Only the lines from the one with "Compared to (A)" onward are wanted, through the last line of the entries, set down exactly.

----- Supplied material

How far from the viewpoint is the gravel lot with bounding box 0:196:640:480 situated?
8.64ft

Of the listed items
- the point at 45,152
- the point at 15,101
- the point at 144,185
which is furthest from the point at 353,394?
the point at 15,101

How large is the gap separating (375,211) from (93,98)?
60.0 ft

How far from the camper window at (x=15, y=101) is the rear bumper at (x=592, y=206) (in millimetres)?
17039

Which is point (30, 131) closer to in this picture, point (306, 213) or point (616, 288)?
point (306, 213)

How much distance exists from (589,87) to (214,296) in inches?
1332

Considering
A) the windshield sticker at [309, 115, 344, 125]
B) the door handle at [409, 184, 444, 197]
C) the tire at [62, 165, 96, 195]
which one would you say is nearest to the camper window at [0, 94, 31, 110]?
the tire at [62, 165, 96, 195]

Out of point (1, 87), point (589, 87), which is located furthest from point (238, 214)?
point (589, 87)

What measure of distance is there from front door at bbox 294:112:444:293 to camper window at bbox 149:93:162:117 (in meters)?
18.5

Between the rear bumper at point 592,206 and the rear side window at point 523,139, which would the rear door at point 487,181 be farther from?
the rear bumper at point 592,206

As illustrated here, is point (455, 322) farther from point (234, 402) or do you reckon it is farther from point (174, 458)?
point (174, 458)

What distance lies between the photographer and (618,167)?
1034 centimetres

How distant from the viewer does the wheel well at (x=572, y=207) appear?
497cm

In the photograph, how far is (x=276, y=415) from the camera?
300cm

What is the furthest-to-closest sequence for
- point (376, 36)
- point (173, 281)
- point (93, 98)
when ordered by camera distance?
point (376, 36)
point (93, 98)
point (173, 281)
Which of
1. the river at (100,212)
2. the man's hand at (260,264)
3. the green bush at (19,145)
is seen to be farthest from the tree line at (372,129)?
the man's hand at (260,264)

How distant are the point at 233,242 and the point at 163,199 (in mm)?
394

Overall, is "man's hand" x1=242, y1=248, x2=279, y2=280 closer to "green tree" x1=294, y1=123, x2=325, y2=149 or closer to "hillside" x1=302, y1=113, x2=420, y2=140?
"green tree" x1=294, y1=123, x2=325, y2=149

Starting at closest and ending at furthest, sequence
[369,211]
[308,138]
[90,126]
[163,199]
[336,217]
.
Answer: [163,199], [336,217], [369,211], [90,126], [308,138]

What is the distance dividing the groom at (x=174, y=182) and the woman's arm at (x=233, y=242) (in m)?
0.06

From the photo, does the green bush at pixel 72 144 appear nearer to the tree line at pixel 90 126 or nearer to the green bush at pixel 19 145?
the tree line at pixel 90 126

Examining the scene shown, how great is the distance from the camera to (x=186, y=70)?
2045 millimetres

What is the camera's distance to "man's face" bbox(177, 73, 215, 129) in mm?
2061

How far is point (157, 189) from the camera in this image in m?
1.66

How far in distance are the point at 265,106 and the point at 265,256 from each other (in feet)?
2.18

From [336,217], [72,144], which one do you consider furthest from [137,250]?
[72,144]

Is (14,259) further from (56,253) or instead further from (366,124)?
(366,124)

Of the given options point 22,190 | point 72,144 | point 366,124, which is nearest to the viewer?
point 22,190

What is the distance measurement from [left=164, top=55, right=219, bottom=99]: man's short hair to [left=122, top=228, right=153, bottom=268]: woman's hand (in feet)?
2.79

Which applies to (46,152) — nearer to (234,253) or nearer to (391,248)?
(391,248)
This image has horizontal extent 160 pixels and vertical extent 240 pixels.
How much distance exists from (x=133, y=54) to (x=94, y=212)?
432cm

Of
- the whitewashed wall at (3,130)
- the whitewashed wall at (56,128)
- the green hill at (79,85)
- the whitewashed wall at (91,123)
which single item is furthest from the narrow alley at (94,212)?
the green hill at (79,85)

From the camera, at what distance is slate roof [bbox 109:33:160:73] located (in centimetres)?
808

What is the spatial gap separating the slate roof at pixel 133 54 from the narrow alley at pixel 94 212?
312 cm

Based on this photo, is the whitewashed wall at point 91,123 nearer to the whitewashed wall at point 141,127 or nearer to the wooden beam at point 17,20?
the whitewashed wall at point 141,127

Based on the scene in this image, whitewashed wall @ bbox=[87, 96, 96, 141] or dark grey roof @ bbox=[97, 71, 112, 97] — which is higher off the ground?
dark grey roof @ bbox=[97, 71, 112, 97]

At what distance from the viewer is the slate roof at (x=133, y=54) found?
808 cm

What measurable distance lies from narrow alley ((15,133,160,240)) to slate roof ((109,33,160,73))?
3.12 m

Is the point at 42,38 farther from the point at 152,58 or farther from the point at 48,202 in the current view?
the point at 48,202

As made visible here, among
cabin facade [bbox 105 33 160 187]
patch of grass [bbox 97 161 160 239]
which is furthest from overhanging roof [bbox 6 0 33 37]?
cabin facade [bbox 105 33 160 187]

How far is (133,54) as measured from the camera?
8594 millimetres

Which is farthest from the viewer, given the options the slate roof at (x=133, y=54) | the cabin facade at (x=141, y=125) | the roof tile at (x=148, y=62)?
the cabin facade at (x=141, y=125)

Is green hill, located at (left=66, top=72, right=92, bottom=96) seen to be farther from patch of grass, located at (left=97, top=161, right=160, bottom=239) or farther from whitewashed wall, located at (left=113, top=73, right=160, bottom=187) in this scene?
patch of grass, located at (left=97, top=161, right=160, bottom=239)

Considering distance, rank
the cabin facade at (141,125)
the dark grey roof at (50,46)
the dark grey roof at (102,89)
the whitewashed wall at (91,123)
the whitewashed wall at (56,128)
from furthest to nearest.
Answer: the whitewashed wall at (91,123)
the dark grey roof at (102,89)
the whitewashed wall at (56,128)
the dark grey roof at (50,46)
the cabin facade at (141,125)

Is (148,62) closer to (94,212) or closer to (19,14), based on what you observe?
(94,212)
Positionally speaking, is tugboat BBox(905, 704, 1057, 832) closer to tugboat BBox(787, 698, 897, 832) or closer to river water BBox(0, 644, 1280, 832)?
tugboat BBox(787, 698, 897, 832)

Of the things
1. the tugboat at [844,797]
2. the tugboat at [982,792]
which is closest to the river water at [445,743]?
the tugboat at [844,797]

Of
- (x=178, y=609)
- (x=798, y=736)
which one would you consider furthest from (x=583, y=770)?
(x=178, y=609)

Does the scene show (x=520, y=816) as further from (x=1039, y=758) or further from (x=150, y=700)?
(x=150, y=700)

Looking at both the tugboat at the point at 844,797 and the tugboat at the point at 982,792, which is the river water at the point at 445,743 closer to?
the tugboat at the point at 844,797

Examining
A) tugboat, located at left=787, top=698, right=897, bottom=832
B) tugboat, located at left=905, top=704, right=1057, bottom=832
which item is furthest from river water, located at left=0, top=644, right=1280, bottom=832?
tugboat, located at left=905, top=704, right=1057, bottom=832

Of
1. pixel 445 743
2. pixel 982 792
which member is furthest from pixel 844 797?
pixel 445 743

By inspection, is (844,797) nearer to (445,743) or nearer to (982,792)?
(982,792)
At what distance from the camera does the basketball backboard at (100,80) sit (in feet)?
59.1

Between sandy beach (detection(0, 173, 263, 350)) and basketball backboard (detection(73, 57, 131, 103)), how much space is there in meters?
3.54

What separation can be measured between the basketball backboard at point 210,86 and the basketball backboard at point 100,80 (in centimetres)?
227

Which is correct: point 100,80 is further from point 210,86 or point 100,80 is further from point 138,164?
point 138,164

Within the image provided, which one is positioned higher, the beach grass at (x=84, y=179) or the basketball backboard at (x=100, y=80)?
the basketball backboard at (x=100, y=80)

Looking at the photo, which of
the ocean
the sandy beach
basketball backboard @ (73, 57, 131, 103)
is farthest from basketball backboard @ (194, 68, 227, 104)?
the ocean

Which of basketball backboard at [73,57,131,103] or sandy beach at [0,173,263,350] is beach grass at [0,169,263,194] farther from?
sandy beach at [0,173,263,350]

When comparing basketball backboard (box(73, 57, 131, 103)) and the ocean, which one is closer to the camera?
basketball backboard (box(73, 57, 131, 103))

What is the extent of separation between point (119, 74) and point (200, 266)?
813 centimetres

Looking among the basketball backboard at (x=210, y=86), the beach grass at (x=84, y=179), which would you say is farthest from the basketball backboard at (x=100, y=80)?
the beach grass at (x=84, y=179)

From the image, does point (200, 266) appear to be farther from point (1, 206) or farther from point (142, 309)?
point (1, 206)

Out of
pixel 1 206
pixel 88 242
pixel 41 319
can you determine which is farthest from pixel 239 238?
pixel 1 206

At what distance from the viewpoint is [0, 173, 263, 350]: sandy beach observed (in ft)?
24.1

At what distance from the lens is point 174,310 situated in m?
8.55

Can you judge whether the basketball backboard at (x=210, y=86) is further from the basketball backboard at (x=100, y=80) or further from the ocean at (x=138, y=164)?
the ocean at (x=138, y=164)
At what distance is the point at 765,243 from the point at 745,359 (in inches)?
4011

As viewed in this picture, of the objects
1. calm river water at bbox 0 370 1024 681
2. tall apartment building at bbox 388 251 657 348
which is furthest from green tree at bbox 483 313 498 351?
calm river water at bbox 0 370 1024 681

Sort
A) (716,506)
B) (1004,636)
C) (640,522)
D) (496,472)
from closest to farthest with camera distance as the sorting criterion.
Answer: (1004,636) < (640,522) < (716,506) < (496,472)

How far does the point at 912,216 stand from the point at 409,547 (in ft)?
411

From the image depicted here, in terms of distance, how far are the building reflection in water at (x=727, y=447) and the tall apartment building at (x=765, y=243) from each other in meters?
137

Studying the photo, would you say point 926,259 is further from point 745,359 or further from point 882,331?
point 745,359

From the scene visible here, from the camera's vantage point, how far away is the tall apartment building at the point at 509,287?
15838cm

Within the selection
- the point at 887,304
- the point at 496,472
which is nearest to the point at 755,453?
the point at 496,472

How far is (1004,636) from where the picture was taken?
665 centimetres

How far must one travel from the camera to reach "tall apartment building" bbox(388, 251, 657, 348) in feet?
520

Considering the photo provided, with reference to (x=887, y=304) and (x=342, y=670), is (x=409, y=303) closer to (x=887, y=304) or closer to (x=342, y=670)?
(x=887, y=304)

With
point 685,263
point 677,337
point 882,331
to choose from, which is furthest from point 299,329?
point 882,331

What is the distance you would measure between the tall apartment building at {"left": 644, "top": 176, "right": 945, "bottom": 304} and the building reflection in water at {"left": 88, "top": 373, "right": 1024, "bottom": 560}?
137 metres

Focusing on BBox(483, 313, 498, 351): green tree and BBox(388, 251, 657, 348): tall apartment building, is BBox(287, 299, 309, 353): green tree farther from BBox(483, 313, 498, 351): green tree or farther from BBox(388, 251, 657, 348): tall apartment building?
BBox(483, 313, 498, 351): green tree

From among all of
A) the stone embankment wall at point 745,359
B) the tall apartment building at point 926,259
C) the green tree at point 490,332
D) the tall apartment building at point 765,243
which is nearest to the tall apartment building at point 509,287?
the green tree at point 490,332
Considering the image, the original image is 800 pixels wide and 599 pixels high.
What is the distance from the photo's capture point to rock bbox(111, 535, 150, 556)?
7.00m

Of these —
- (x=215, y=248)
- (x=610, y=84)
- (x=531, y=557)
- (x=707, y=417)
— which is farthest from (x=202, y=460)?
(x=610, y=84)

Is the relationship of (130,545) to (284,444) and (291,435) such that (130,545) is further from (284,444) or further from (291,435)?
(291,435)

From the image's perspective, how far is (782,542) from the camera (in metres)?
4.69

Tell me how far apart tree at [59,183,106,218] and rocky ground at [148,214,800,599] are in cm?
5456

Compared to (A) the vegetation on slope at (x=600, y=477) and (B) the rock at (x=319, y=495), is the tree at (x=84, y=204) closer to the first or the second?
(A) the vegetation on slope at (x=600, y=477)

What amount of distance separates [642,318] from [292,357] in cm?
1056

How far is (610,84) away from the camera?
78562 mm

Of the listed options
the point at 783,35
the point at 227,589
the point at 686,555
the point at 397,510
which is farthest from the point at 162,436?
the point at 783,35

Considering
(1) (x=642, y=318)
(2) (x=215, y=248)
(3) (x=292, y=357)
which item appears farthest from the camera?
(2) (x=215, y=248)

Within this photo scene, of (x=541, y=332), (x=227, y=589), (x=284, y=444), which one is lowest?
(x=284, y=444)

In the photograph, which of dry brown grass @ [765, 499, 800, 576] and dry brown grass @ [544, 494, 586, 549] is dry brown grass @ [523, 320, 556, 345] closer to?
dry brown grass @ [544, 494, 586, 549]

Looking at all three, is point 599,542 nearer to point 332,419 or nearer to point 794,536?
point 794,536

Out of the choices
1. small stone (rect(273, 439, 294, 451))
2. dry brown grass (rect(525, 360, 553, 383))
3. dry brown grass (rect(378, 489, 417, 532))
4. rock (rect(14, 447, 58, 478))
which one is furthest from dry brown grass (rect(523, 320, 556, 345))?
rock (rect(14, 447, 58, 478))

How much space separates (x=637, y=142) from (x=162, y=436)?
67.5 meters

----------

- Result for this task
Compared to (A) the vegetation on slope at (x=600, y=477) and (B) the rock at (x=319, y=495), is the tree at (x=84, y=204) closer to the first or the second?
(A) the vegetation on slope at (x=600, y=477)

What amount of distance separates [642,318] from [292,357] in cm?
1056

How far is (610,84) away from the camera?
78562 mm

Of the listed options
the point at 783,35
the point at 227,589
the point at 686,555
the point at 397,510
which is farthest from the point at 162,436?
the point at 783,35

Considering
(1) (x=642, y=318)
(2) (x=215, y=248)
(3) (x=292, y=357)
which item appears farthest from the camera?
(2) (x=215, y=248)

Within this photo scene, of (x=541, y=332), (x=227, y=589), (x=284, y=444), which one is lowest?
(x=284, y=444)

In the photograph, which of dry brown grass @ [765, 499, 800, 576] and dry brown grass @ [544, 494, 586, 549] is dry brown grass @ [523, 320, 556, 345] closer to?
dry brown grass @ [544, 494, 586, 549]

Looking at all three, is point 599,542 nearer to point 332,419 or nearer to point 794,536?
point 794,536

Out of the choices
1. small stone (rect(273, 439, 294, 451))
2. dry brown grass (rect(525, 360, 553, 383))
3. dry brown grass (rect(378, 489, 417, 532))
4. rock (rect(14, 447, 58, 478))
which one is furthest from dry brown grass (rect(523, 320, 556, 345))?
rock (rect(14, 447, 58, 478))

How much space separates (x=637, y=142) from (x=162, y=436)?
67.5 meters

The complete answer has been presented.